Simon Scrapes

YouTube creator focused on agentic systems for business, with practical Claude Code workflow content. Runs the Agentic Academy on Skool — a paid community with a “full Claude Code track” that teaches building with Claude Code, sub-agents, skills, and design patterns. The wiki tracks Simon as the primary source for the llm-design-patterns thread — his Claude Code workflow taxonomy is the seed source for the new patterns library page.

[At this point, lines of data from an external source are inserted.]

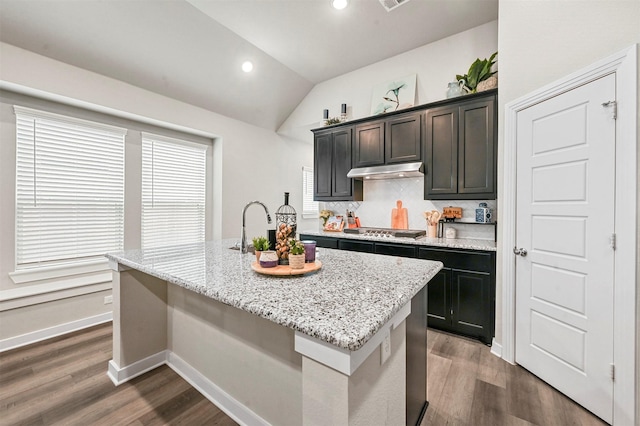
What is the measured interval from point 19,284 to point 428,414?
3.92 m

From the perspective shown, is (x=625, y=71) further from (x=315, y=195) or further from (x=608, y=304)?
(x=315, y=195)

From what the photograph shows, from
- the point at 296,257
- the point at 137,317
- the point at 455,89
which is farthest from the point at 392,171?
the point at 137,317

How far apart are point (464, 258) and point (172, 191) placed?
3935 mm

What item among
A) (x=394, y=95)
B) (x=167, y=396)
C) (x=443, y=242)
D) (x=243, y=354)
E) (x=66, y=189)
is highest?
(x=394, y=95)

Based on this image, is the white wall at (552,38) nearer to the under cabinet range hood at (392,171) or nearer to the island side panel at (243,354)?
the under cabinet range hood at (392,171)

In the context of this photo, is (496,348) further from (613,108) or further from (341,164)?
(341,164)

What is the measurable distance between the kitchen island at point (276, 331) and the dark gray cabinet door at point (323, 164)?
2103 mm

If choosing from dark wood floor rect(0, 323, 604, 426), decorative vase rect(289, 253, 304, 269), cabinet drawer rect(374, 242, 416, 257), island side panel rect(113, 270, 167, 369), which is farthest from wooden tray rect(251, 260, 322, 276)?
cabinet drawer rect(374, 242, 416, 257)

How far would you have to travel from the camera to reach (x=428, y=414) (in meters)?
1.73

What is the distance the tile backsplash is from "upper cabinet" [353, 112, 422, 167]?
1.42 feet

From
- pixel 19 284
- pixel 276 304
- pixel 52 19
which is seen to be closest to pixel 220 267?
pixel 276 304

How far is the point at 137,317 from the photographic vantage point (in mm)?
2074

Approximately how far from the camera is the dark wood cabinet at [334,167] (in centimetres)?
396

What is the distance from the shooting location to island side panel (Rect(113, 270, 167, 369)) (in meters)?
2.01
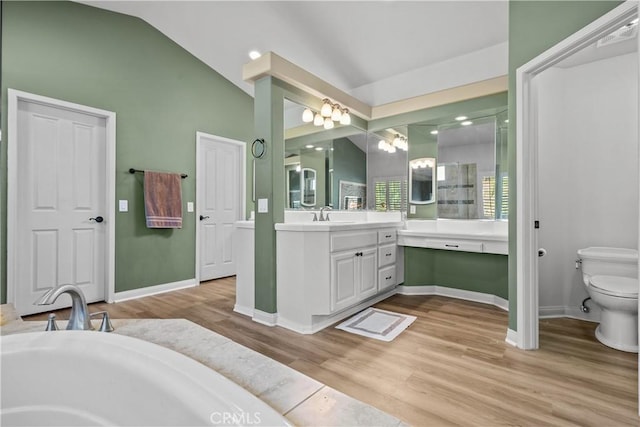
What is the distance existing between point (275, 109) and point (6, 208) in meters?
2.46

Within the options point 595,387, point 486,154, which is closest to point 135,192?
point 486,154

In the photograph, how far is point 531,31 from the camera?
2062mm

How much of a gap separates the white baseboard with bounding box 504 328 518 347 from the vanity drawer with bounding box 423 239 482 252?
3.06ft

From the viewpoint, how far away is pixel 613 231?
8.60ft

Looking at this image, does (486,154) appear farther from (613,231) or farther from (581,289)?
(581,289)

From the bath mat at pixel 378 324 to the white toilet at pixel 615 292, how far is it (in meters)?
1.32

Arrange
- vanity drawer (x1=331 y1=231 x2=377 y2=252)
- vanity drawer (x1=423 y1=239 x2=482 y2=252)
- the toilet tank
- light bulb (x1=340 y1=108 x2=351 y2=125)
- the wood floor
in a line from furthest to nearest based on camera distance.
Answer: light bulb (x1=340 y1=108 x2=351 y2=125), vanity drawer (x1=423 y1=239 x2=482 y2=252), vanity drawer (x1=331 y1=231 x2=377 y2=252), the toilet tank, the wood floor

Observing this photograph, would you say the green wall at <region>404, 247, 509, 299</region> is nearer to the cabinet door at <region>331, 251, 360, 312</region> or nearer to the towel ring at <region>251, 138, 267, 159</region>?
the cabinet door at <region>331, 251, 360, 312</region>

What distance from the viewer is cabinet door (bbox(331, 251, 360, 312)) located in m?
2.52

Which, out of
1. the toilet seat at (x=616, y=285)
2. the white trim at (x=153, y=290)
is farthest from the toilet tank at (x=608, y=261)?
the white trim at (x=153, y=290)

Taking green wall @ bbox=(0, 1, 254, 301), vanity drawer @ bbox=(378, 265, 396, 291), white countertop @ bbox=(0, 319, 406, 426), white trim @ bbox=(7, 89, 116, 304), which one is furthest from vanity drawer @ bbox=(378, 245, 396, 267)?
white trim @ bbox=(7, 89, 116, 304)

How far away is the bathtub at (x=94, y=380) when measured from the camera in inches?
33.9

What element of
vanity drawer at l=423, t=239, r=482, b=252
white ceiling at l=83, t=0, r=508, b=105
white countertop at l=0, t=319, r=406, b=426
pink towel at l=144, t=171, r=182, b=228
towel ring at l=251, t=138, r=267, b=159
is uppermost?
white ceiling at l=83, t=0, r=508, b=105

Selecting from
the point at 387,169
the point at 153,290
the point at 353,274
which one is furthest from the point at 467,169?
the point at 153,290
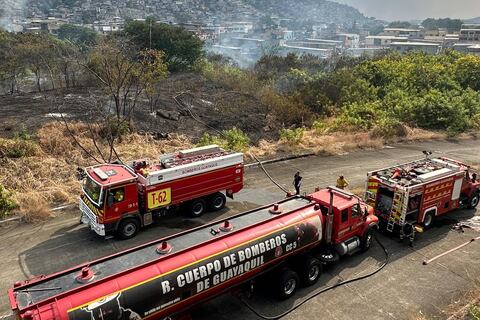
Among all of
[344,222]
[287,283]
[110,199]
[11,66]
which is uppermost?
[11,66]

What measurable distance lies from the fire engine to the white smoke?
146m

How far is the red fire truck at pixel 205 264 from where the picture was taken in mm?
9695

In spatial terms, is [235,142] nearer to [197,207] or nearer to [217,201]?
[217,201]

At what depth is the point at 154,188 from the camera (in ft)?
55.9

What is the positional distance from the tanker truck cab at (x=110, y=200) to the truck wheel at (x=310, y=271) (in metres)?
7.13

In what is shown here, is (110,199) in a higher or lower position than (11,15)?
lower

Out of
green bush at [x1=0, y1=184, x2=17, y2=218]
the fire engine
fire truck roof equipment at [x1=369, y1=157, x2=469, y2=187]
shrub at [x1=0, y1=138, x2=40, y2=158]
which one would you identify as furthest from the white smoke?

Stub — first appearance via the workflow patterns video. Will grow as more sources land.

Channels

  • YouTube: Simon Scrapes — agentic systems and Claude Code
  • Community: Agentic Academy on Skool — paid, with a Claude Code track

Content in This Wiki

  • Every Claude Code Workflow Explained (& When to Use Each) — Walkthrough of 5 named Claude Code workflow patterns (Sequential / Operator / Split & Merge / Agent Teams / Headless) with explicit when-to-use and when-not-to-use guidance. Anchors the wiki’s new llm-design-patterns concept page. Also documents: the claude -w git work-trees flag, the claude -p headless flag, the 10 concurrent sub-agent limit, the Agent Teams experimental research preview shipped with Opus 4.6 (CLAUDE_CODE_EXPERIMENTAL_AGENT_TEAMS=1), and the 3 always-on built-in sub-agents (Explore / Plan / General-purpose).

Key Ideas

  • The pattern selection ladder — five Claude Code workflow patterns aren’t alternatives but a progression. Climb only as high as the task requires: Sequential → Operator → Split & Merge → Agent Teams → Headless. Most users default too low (sequential one-conversation flow) and never explore the higher rungs.
  • “If you’re still using Claude Code one conversation at a time, you’re using it wrong.” — opening framing
  • Hub-and-spoke vs peer-to-peer is the architectural distinction between sub-agents (Pattern 3) and Agent Teams (Pattern 4). Sub-agents can only report to the main agent; agent teams can message each other directly via a shared task list.
  • Agent Teams are 4–7× more tokens than a single session. Only worth it for genuine cross-discipline coordination (front-end + back-end + test that have to talk as they build). Most users should never reach for them.
  • Headless (claude -p) becomes powerful when scheduled. Plug into cron / Mac Task Scheduler / Windows Task Scheduler and Claude runs autonomously on any cadence. The bridge from tool you sit with to team member that works independently.

Editorial framing the wiki applies to Simon’s content

  • Simon plugs his own Skool community at the open and close of his videos. First-party self-promotion, not undisclosed affiliation. Treat capability claims as descriptive (the video is content-dense and explicitly emphasizes when not to use the more advanced patterns), and the Skool plug as the conversion call-to-action.
  • His framing is action-oriented and tool-pragmatic — closer to Nate Herk in tone than to Nate B Jones’s strategic analysis. The wiki uses Simon as the pattern taxonomy source rather than the strategy source.